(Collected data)

────────────────────

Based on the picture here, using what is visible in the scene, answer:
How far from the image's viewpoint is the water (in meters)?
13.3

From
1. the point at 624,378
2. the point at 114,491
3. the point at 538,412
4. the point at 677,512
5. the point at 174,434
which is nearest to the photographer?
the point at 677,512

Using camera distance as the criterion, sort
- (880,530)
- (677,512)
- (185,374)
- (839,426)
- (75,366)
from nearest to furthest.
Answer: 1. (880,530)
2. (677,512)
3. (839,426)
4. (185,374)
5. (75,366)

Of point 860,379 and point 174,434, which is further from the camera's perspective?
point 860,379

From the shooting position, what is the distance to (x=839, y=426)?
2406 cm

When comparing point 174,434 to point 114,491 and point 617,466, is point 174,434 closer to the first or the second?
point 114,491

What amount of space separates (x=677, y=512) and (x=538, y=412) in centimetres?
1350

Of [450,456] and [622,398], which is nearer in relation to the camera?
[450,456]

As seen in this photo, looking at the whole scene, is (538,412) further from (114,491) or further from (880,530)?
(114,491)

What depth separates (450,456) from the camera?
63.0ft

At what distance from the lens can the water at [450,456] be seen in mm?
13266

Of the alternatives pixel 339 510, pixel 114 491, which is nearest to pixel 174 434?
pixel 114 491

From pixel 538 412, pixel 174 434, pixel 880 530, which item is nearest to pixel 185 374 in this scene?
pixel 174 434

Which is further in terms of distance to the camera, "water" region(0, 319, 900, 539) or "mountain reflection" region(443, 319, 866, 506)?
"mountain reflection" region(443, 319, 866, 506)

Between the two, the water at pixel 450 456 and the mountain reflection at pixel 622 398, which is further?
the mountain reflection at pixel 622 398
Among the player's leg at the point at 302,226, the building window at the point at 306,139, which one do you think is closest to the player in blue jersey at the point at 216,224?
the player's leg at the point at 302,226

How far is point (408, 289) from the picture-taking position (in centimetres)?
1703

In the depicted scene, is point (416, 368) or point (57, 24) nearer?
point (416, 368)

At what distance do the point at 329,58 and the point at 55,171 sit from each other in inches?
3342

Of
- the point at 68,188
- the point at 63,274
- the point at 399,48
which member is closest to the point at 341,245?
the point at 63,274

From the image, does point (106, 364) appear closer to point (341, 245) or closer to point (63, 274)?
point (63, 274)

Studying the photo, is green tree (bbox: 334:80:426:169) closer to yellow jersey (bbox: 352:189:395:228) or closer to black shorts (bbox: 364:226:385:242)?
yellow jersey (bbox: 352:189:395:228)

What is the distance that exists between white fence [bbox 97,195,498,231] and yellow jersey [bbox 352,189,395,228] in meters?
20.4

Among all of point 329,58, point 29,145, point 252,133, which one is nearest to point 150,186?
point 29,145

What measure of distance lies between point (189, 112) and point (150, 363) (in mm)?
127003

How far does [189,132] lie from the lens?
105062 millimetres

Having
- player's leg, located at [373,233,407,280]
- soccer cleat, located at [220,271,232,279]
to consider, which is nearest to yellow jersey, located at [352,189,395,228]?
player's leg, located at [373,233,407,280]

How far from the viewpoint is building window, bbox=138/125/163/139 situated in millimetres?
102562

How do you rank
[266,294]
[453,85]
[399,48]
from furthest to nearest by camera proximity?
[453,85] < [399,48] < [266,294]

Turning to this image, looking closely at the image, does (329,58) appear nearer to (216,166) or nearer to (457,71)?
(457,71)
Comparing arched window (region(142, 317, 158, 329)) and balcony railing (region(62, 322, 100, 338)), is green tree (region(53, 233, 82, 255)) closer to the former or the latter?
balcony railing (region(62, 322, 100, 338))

────────────────────

_Objective_
Copy every line exactly. Leave nothing out.

_Problem solution_
Based on the picture here, using what is visible in the scene, answer:
How far from the image's viewpoint is the water (in meters)?
13.3

From
1. the point at 624,378
2. the point at 114,491
3. the point at 538,412
4. the point at 677,512
5. the point at 174,434
which is nearest to the photographer?
the point at 677,512

Using camera distance as the criterion, sort
- (880,530)
- (677,512)
- (185,374)
- (839,426)
- (75,366)
from nearest to furthest.
Answer: 1. (880,530)
2. (677,512)
3. (839,426)
4. (185,374)
5. (75,366)

Of point 860,379 and point 174,434, which is further from the camera's perspective?
point 860,379

From the shooting position, what is the distance to (x=839, y=426)?
2406 cm

When comparing point 174,434 to point 114,491 and point 617,466, is point 174,434 closer to the first or the second?
point 114,491

What amount of space separates (x=677, y=512) and (x=538, y=412) in centimetres?
1350

Of [450,456] and [622,398], which is nearer in relation to the camera?
[450,456]

As seen in this photo, looking at the whole scene, is (538,412) further from (114,491) or further from (880,530)?
(114,491)

What depth separates (450,456) from the camera?
63.0ft

At what distance from the lens can the water at [450,456] be seen in mm?
13266

Of the alternatives pixel 339 510, pixel 114 491, which is nearest to pixel 174 434?
pixel 114 491

From pixel 538 412, pixel 174 434, pixel 880 530, which item is nearest to pixel 185 374 in this scene?
pixel 174 434

Which is further in terms of distance to the camera, "water" region(0, 319, 900, 539) or "mountain reflection" region(443, 319, 866, 506)?
"mountain reflection" region(443, 319, 866, 506)

Between the two, the water at pixel 450 456 and the mountain reflection at pixel 622 398, which is further?
the mountain reflection at pixel 622 398
Among the player's leg at the point at 302,226, the building window at the point at 306,139, which one do you think is closest to the player in blue jersey at the point at 216,224?
the player's leg at the point at 302,226

How far is point (408, 289) from the picture-taking position (in centimetres)?
1703

In the depicted scene, is point (416, 368) or point (57, 24) nearer?
point (416, 368)

At what distance do the point at 329,58 and the point at 55,171 sit from each other in inches?
3342

Of
- the point at 68,188
- the point at 63,274
- the point at 399,48
which member is closest to the point at 341,245?
the point at 63,274

From the image, does point (106, 364) appear closer to point (341, 245) or closer to point (63, 274)?
point (63, 274)

Studying the photo, is green tree (bbox: 334:80:426:169) closer to yellow jersey (bbox: 352:189:395:228) or closer to black shorts (bbox: 364:226:385:242)?
yellow jersey (bbox: 352:189:395:228)

What is the distance that exists between white fence [bbox 97,195,498,231] and yellow jersey [bbox 352,189,395,228] in meters?
20.4

Among all of point 329,58, point 29,145, point 252,133, which one is nearest to point 150,186?
point 29,145

What measure of distance lies between point (189, 112) and point (150, 363) (in mm)?
127003

How far does [189,132] lie from the lens?
105062 millimetres

Having
- player's leg, located at [373,233,407,280]
- soccer cleat, located at [220,271,232,279]
to consider, which is nearest to yellow jersey, located at [352,189,395,228]?
player's leg, located at [373,233,407,280]

How far from the viewpoint is building window, bbox=138/125/163/139 situated in millimetres?
102562

How do you rank
[266,294]
[453,85]
[399,48]
from furthest to nearest by camera proximity?
[453,85] < [399,48] < [266,294]

Turning to this image, looking closely at the image, does (329,58) appear nearer to (216,166) or nearer to (457,71)?
(457,71)
Comparing arched window (region(142, 317, 158, 329)) and balcony railing (region(62, 322, 100, 338)), is green tree (region(53, 233, 82, 255)) closer to the former or the latter?
balcony railing (region(62, 322, 100, 338))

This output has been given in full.